At some point - because it is the way of the digital world - somebody on this planet will undergo the happy accident of sitting down before the 2019 release Only You in the mistaken belief they'd treated themselves to the 1994 romcom of the same name, a film perhaps best remembered nowadays, in our Marvel-dominated moment, for pairing Tony Stark with Peter Parker's Aunt May. What, provided they stick with it, will this befuddled punter get out of the mix-up? Something that operates - and eventually hits - closer to home than the earlier movie's Venetian merry-go-round; less romantic gloss, certainly, but with that, a greater understanding of the interpersonal realpolitik, the day-to-day conversations and negotiations, concessions and compromises, which keeps people together over the long haul. Less Hollywood star power, unarguably - but considerable compensation in the sight of two extremely talented young performers all but setting fire to the screen with the kind of incandescent chemistry you don't often see in mass-tested, PG-rated studio movies.
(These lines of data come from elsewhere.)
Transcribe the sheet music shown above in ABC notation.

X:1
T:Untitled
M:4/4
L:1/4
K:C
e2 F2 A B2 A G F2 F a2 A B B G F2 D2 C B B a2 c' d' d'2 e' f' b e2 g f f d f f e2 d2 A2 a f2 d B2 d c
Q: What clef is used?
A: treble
Our punter should be reassured that they will witness an authentic meet-cute: on the streets of Glasgow one New Year's Eve, thirtysomething Elena (Laia Costa) hails a taxi, only to see it sail past her to stop for twentysomething masters student and part-time DJ Jake (Josh O'Connor). He, gallantly, offers to share the ride, in part because he's taken an obvious fancy to her, and a hook-up soon becomes a thing becomes an actual relationship with cohabitation an option before complications set in, related to the age gap that separates the pair. This in itself wouldn't necessarily throw anybody raised exclusively on the Hollywood romcom - if I rightly recall, there are multiple recent entries in the Jennifer Lopez filmography devoted to the older woman/young lover dynamic - yet Only You's debutant writer-director Harry Wootliff clearly intends to probe a little deeper than those popcorn movies inspired by supermarket-checkout magazine articles on new trends in coupling: what she's interested in is how this mad headlong dash into love is paused by Elena's increasingly hesitant biological clock.
IVF will be the defining chapter in these lovers' lives, as it has been for so many, not that the movies have troubled to explore this very modern science much; those turkey-baster comedies, geared primarily towards semen-displacement farce, hardly count. Whether through personal knowledge or close, careful research, Wootliff has understood there is an involving, human drama in the stresses, costs and bruises (physical and emotional) that follow from putting a fragile possibility of happiness in the hands of medical science. Here, Only You establishes itself as something more than just another date movie - or at the least a date movie for those who've been round the block a few times, and had some of their skylarking illusions stripped away in the process; perhaps even a date movie for lovers who are setting out on this process themselves. The great strength of Wootliff's film is that it realises, however frightening or disheartening IVF might seem, it is just a process, no more or less than browsing a dating site for potential matches, or installing someone you care about in your flat is a process. By ushering her leads into rooms staffed by actual medical professionals, Wootliff can break down and talk us through the science; back at Jake and Elena's flat, she shows us the ups and downs, and also the very great love and solidarity that get even people who meet on the street through the worst of these. Our punter expecting Robert Downey Jr. exchanging amorous banter with Marisa Tomei might be a tad thrown by the grim obligation of the on-the-clock fucking, the fact the montages revolve around hormone injections, and by one especially raw fight, during which not just this relationship, but the world entire threatens to rip itself apart. Yet they might equally feel themselves learning and growing, as the characters here learn and grow.
Crucially, Wootliff gets the basics right, laying the foundations movies and relationships alike need in order for something substantial and lasting to be built. When Jake tells Elena "I love you, you're gorgeous" at a perilously early stage in both film and romance, you buy it entirely, as you did everything O'Connor said in 2017's God's Own Country; there isn't a shot or a scene here that will harm this actor's growing rep as British cinema's most sensitive and sincere beanpole. Costa, for her part, does seem older - more worldly, and all the more attractive for that - than she was as the flighty artist in last year's shambling Netflix relationship drama Duck Butter. You could run these movies back-to-back as illustrations of the difference between carefree twenties and careworn thirties, and Only You will seem doubly impressive to anyone who's cast an eye over the earlier film for being a properly rounded picture of accelerated love, where Duck Butter was really no more than a dashed-off sketch. Wootliff makes thoughtful use of Glasgow as a city where many people live, work and strive to make a future; a couple of skilfully written and played scenes between O'Connor and onscreen dad Peter Wight shade in how would-be babymakers Jake and Elena are themselves their parents' children; and the film sticks its landing, at that place where love becomes inseparable from hope, altogether beautifully. There is no reason why our flexible punter couldn't then source the original Only You - which remains nothing if not accessible - albeit with a whole new perspective on its smooth romantic sailing; Wootliff, to her considerable credit, realises happiness is more often than not hard work - harder than our romcoms typically allow for - but also that we owe it to ourselves to put the hours in.
Only You is now playing in selected cinemas, and streaming via Curzon Home Cinema.